Flat White

Political life is horrible

3 May 2018

8:11 PM

3 May 2018

8:11 PM

Tim Hammond’s decision to quit the Australian parliament has been hailed an honourable and courageous one. With two young children, the Labor Member for Perth has said he wants to put his family first.

It is a peculiar decision, as he is only in his first term. I don’t know Tim Hammond but as someone who follows the deliberations of our nation’s capital, I did observe from afar that he was one of Labor’s better frontbench performers on the floor of the house. It’s a shame he will give it all away.

As someone who has stood for public office six times by the time I was 27, I can relate to the onerous challenge of a work/life balance in politics. Hammond today likened the process as trying to “wrestle it to the ground”.
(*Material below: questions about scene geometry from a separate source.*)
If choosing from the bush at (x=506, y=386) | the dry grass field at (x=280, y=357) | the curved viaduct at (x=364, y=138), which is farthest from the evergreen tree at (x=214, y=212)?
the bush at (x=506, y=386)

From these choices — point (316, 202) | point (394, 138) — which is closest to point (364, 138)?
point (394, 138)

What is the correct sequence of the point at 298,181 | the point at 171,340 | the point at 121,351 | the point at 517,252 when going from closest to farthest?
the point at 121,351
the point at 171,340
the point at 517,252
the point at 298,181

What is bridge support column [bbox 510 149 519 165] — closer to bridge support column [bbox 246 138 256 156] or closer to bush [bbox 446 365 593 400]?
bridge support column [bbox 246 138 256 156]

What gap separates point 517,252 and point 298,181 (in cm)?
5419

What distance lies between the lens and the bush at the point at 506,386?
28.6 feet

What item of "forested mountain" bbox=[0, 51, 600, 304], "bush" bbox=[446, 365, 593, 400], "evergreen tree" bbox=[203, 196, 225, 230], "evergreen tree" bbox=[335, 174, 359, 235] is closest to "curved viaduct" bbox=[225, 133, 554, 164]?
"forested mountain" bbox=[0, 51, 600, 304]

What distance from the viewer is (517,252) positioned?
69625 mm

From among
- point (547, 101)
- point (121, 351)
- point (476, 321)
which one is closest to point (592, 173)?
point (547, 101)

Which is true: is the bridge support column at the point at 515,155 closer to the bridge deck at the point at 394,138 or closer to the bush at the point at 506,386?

Hammond has also pointed to the long constant travel to and from Canberra being an overarching burden on his family. In addition to this the night meetings, weekend events and constant phone calls add to the huge invasion of one’s family life. Don’t mention the large array of party and branch commitments.

There is no doubt that political life can be a horrible life. You need to always be looking over your back and every time the phone rings, you dread it be some journalist with a career breaking scandal to reveal to the world. That stress can be nauseating. The articles that do get reported impact on your family and anything your family does can impact on you. It never ends.

That is the sacrifice a politician makes. It is a brutal one. Families suffer and sometimes they fall apart. The highs can be very high and the lows can be very low. They usually happen on the same day. Any major achievements rarely get noticed. A lot of hard work takes place behind the scenes.

However, another way of looking at it is that by becoming a good, effective and principled politician, a father or mother can be a source of inspiration for their children. After all, the families of politicians see them up close and have a real-time running commentary on their careers. They know the good work that gets done and can be comforted that all the family strain in not experienced in vain.

Now more than ever, Australia needs politicians who can become role models for the younger generation. Decisions are made by those who show up. No one should go into politics without knowing exactly what they are getting into. However, no one should shy away from getting into politics just because of that challenge. People should always be encouraged.

The duty and purpose that comes with being in the arena can shape our nation. So I urge people interested in a political career to not be discouraged. Plan ahead, be organised, get involved and put service above all.

Theo Zographos is a Monash Councillor and former Liberal Party candidate.